#### Aim of the exercise:
Reproduce the passage from the bone density text word for word, beginning at the words "No preparation is" and stopping after the words "I get them?".

#### Selected text:
1. What is Bone Densitometry?
A bone density test, also called densitometry or DEXA scan, is done to determine if a patient has, or is at risk of developing, osteoporosis. The test uses special X-rays to measure how many grams of calcium and other bone minerals are packed into a segment of bone. The higher your mineral content, the denser your bones are, and the denser your bones are the less likely they are to break.
2. Why is it done?
A bone density test is done to determine if you have, or are at risk for developing, osteoporosis. Osteoporosis, which means "porous bones," causes bones to become weak and brittle, putting you at a greater risk for fractures. Generally osteoporosis is caused by a lack of calcium and other minerals in the bones. Although women are more often affected, men too can develop osteoporosis, and risk factors increase with age. It is recommended that women age 65 or older be screened for osteoporosis. Osteoporosis can be treated and early detection provides the best possible outcome.
3. What are the risks?
The bone density test has very few risks as it involves a low dosage of radiation and no injections. However, you should not have a bone density test within seven days of having had any test involving nuclear medicine, barium or contrast.
4. How should I prepare?
No preparation is needed prior to having a bone density test.
5. What should I expect?
You will be asked to lay flat facing upwards on the X-ray table in a dimly lighted room while the machine scans your lower back and hips. You may be asked to adjust your clothing if it interferes with the X-ray. If for some reason the lower back or hips cannot be scanned, your forearm will be scanned instead. The exam generally takes around 15 minutes, and you can return to your normal activities following your exam.
6. Who interprets the results and how do I get them?
One of our radiologists will analyze your test and then report any findings to your doctor. Your doctor will discuss the results with you and recommend any further actions.

#### Record excerpts:
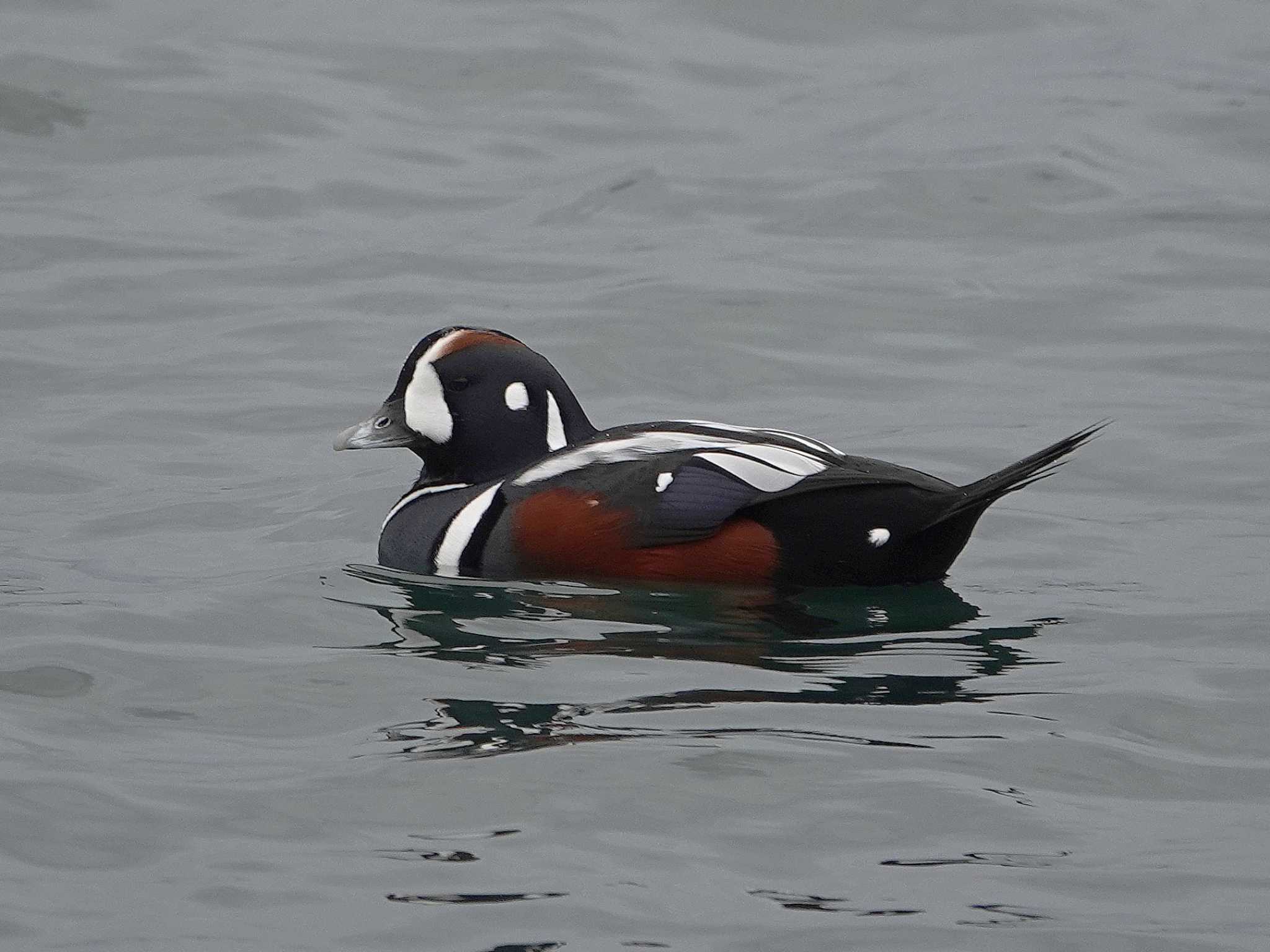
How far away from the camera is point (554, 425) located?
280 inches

--

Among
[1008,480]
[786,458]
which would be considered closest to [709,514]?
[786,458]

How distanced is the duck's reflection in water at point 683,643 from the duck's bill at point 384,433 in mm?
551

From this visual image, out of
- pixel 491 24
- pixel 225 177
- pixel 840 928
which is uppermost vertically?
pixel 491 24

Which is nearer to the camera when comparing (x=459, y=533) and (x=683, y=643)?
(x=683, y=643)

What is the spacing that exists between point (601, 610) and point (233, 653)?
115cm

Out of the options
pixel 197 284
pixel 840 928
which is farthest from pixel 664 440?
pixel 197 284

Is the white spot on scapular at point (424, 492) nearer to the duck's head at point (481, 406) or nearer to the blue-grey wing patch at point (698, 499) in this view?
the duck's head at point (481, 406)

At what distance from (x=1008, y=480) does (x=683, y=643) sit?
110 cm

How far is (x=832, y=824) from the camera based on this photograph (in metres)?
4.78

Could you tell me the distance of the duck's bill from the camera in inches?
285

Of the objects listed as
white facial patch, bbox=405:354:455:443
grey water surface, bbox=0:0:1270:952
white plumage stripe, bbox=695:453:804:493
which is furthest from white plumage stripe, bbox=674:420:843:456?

#### Answer:
No preparation is needed prior to having a bone density test.
5. What should I expect?
You will be asked to lay flat facing upwards on the X-ray table in a dimly lighted room while the machine scans your lower back and hips. You may be asked to adjust your clothing if it interferes with the X-ray. If for some reason the lower back or hips cannot be scanned, your forearm will be scanned instead. The exam generally takes around 15 minutes, and you can return to your normal activities following your exam.
6. Who interprets the results and how do I get them?